- Countries: South Africa
- Date: 18 February – 6 May 1998
- Champions: Griqualand West (1st title)
- Runners-up: Golden Lions
- Matches played: 87

= 1998 Vodacom Cup =

The 1998 Vodacom Cup was played between 18 February and 28 May 2014 and was the first edition of this annual domestic cup competition. This edition of the Vodacom Cup was played between the fourteen provincial rugby union teams in South Africa.

==Competition==

There were fourteen teams participating in the 1998 Vodacom Cup. These teams were geographically divided into two sections - Section A (south-western section) and Section B (north-eastern section), with seven teams in each section. Teams played all the other teams in their section twice over the course of the season, once at home and once away.

Teams received four log points for a win and two log points for a draw. Bonus log points were awarded to teams that scored four or more tries in a game, as well as to teams that lost a match by seven points or less. Teams were ranked by log points, then points difference (points scored less points conceded).

The top two teams in each section qualified for the play-offs. In the semi-finals, the teams that finished first in each section had home advantage against the teams that finished second in the other section. The winners of these semi-finals then played each other in the final.

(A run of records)
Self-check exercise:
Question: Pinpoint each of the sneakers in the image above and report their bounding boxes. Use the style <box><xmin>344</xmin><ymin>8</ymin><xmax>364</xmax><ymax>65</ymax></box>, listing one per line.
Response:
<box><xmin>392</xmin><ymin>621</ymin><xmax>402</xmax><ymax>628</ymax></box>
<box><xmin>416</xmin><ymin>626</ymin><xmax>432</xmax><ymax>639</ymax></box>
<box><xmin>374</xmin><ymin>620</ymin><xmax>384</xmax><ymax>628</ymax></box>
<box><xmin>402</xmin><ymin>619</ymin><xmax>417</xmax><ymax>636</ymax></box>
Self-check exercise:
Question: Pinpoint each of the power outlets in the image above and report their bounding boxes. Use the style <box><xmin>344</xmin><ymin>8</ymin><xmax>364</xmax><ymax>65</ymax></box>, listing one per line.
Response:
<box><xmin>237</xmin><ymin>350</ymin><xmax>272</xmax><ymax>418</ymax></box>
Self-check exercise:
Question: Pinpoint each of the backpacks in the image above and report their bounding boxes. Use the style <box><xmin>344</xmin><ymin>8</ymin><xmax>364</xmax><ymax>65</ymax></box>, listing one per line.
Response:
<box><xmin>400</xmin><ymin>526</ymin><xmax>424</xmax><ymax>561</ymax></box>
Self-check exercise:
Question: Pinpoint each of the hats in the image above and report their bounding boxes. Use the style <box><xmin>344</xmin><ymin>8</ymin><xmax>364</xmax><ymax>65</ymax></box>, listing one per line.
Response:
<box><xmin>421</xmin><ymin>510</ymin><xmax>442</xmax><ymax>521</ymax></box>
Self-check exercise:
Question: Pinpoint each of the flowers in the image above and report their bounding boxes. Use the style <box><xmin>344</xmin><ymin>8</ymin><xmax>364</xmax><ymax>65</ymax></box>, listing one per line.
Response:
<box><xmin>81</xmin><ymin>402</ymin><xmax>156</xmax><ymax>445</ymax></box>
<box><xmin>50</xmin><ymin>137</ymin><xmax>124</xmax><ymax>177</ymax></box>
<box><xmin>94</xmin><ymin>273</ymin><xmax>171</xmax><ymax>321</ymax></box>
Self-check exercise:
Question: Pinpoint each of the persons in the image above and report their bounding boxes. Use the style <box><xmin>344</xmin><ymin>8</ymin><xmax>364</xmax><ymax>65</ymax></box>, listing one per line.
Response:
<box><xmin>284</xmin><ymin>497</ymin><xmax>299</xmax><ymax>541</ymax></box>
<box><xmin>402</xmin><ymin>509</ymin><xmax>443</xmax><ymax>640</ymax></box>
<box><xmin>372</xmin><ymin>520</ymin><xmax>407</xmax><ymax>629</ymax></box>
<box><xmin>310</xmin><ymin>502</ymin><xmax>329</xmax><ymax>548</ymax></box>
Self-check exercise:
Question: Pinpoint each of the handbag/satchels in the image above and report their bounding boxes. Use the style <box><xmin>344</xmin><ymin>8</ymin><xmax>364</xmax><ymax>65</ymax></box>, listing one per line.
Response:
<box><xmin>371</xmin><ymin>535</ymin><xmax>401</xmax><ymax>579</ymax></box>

§ What to work on
**a.** Please decide whether each statement agrees with the 1998 Vodacom Cup text, answering yes or no and quoting the deciding words: (i) The fourteen teams were split into two sections of seven teams each. (ii) A draw earned a team four log points. (iii) The winners of the two semi-finals met in the final.
**b.** Count the lines of the listing that contain the word "above". Give only the number.

§ Solutions by task
**a.**
(i) Yes: "with seven teams in each section"
(ii) No: "Teams received four log points for a win and two log points for a draw."
(iii) Yes: "The winners of these semi-finals then played each other in the final."

**b.** 7